Nach Katastrophen wie dem Amoklauf in Winnenden fragen Menschen verstärkt nach dem Sinn des Lebens

Lehrt Not beten?

"Not lehrt beten" - Das alte Sprichwort wird besonders nach Katastrophen wie dem Amoklauf im baden-württembergischen Winnenden aktuell. Die Kirchen füllen sich. Viele Menschen suchen in Gottesdiensten eine religiöse Form für ihre Trauer und ihr Entsetzen - auch solche, die der Kirche und dem christlichen Glauben sonst eher fernstehen.

Autor/in:
Stephan Cezanne
 (DR)

«Echt schlimm was in winnenden passiert ist! mein gott wo bist du in so einen moment», schreibt der Blogger «deeks» auf der Internet-Plattform Twitter. Ein anderer twittert: «Leute strömen zum Gottesdienst in Winnenden - zeigt sich wieder, dass Gott in der Not wieder da sein muss, aber wehe die Not is vorbei....»

SCHRIFTLICHE ANWEISUNG A: Zähle, wie viele Zeilen der folgenden Datensätze das Wort „person“ enthalten, und beachte dabei Groß- und Kleinschreibung. Nenne nur die Zahl.

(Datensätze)
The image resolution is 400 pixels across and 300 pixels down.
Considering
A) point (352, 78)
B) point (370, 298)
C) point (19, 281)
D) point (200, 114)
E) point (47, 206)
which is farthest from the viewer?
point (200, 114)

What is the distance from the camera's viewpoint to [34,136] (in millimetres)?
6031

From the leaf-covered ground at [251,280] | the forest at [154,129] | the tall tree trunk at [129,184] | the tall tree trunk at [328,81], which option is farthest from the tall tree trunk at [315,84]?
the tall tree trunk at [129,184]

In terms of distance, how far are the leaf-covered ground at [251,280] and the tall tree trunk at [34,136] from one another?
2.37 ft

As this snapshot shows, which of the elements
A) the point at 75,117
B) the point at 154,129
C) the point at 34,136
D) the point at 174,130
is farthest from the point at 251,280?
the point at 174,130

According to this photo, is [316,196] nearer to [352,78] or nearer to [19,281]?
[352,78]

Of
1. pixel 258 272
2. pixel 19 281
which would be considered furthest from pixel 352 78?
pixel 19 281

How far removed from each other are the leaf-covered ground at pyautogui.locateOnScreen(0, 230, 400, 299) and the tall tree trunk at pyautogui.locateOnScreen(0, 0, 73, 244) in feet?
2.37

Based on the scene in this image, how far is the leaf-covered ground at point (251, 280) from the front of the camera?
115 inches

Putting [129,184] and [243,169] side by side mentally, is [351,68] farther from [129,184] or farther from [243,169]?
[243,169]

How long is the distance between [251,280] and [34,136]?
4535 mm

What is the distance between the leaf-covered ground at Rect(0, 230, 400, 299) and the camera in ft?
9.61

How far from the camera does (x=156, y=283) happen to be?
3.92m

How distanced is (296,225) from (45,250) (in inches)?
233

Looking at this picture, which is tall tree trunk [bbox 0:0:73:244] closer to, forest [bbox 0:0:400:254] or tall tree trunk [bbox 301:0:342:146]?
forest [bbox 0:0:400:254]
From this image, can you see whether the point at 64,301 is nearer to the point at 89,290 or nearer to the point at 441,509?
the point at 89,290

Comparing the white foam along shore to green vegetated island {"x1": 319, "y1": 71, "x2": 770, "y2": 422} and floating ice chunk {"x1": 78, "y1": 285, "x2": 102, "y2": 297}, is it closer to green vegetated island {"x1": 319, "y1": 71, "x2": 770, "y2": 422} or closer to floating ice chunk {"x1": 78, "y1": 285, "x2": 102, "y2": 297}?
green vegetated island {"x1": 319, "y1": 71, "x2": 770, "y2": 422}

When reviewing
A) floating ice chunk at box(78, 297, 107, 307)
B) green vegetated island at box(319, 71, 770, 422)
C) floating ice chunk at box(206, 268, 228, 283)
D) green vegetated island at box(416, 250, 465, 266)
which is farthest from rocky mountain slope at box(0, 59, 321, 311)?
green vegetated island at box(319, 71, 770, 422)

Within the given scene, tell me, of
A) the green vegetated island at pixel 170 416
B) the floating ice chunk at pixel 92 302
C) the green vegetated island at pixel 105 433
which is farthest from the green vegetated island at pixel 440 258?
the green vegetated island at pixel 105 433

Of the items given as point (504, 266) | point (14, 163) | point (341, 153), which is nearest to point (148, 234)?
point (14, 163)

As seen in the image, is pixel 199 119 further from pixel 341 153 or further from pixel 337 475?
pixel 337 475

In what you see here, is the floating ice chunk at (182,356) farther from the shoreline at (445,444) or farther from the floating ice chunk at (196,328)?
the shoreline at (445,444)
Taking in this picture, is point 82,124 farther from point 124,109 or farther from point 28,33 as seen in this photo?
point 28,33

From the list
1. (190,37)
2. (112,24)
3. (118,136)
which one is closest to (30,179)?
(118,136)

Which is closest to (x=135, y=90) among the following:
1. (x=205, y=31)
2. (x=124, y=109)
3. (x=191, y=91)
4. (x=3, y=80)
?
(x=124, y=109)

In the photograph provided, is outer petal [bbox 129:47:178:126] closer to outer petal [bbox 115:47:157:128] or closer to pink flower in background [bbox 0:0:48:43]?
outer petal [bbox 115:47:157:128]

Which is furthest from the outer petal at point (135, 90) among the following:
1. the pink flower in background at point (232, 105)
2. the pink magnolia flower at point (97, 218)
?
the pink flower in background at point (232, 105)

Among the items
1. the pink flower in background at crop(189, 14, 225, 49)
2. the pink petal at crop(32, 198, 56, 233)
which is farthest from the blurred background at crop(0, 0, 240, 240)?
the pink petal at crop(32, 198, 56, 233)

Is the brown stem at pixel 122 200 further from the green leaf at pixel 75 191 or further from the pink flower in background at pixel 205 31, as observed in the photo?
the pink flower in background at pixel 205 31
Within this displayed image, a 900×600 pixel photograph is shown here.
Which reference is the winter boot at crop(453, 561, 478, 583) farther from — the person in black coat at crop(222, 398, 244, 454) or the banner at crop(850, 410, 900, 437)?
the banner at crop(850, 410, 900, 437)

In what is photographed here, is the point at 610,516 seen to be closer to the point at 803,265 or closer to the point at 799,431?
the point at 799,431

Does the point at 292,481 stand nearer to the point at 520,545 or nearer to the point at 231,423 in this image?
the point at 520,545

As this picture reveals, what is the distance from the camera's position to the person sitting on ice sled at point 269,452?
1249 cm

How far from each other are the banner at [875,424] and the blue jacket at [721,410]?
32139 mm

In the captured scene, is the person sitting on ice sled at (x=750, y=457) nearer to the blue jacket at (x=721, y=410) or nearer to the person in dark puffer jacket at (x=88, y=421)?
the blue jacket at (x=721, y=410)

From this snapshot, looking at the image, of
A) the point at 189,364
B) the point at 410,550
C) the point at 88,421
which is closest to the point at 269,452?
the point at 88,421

SCHRIFTLICHE ANWEISUNG B: Gib den obigen Text über Not und Beten nach dem Amoklauf in Winnenden vollständig und unverändert wieder.

SCHRIFTLICHE ANTWORT A: 3

SCHRIFTLICHE ANTWORT B:
Nach Katastrophen wie dem Amoklauf in Winnenden fragen Menschen verstärkt nach dem Sinn des Lebens

Lehrt Not beten?

"Not lehrt beten" - Das alte Sprichwort wird besonders nach Katastrophen wie dem Amoklauf im baden-württembergischen Winnenden aktuell. Die Kirchen füllen sich. Viele Menschen suchen in Gottesdiensten eine religiöse Form für ihre Trauer und ihr Entsetzen - auch solche, die der Kirche und dem christlichen Glauben sonst eher fernstehen.

Autor/in:
Stephan Cezanne
 (DR)

«Echt schlimm was in winnenden passiert ist! mein gott wo bist du in so einen moment», schreibt der Blogger «deeks» auf der Internet-Plattform Twitter. Ein anderer twittert: «Leute strömen zum Gottesdienst in Winnenden - zeigt sich wieder, dass Gott in der Not wieder da sein muss, aber wehe die Not is vorbei....»